Paris Humiliated By Gigantic Inflatable Butt Plug
It’s supposed to be a tree! a tree!
Parisians everywhere (who are members of the far-right group “French Spring”) are scandalized by an art installation that is “supposed” to be a tree but appears to everyone (including you, me and even my grandma who has no idea what a butt plug is) as a toy that is meant to pleasure the inside of one’s anus by blocking it with an object of considerable length and girth.
The artist, Paul McCarthy, says that his sculpture isn’t a butt plug, but according to The Daily Mail, he’s also known for his provocative art, like fun animatronic sculptures of George W. Bush fucking pigs.
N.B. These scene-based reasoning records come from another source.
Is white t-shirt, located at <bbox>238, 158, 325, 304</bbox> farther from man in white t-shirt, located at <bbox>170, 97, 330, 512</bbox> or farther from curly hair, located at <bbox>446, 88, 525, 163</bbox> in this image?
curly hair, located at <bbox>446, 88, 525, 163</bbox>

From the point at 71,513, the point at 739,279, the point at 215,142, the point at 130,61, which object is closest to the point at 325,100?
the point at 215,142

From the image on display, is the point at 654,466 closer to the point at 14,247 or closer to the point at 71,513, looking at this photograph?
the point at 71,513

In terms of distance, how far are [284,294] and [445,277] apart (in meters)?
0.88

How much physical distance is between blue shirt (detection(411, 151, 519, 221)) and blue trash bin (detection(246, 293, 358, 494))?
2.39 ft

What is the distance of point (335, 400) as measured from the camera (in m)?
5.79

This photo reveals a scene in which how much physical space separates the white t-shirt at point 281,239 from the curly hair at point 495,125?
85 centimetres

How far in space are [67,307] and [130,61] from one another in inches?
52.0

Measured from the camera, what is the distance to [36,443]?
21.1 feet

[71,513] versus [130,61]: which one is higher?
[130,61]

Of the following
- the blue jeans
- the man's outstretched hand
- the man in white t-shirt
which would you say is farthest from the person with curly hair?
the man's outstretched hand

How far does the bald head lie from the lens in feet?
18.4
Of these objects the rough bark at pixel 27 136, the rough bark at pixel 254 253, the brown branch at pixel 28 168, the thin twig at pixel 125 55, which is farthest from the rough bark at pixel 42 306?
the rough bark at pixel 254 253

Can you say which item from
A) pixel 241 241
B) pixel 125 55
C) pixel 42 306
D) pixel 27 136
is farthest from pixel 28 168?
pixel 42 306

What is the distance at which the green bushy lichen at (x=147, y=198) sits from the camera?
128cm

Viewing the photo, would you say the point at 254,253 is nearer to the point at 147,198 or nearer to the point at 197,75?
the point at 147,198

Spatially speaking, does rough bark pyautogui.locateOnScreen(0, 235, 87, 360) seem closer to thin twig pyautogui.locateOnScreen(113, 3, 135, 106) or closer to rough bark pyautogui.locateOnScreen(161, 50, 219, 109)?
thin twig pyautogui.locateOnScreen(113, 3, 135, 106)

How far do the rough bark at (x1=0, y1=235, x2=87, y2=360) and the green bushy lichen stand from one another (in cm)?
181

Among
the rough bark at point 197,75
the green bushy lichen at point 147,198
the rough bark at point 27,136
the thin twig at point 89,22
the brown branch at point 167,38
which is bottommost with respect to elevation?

Perhaps the conceit of the project here (and I am not an art scholar, so bear with me) is that he conceptualized the giant butt plug (and the accompanying giant butt plugs you can see, including sculptures of santa holding butt plugs because…) as a provocative object meant to get a reaction and turn it around on the viewer.
“It’s a tree,” McCarthy might say to a disgruntled Parisian conservative who is angry that this is where the city’s taxes are going. “If you see a butt plug, well then that’s your own issue, you know? That’s just like your opinion, man. And for someone who’s so against gay marriage, why are you so worried about ass play anyway?”
For the record: It’s totally a bunch of butt plugs.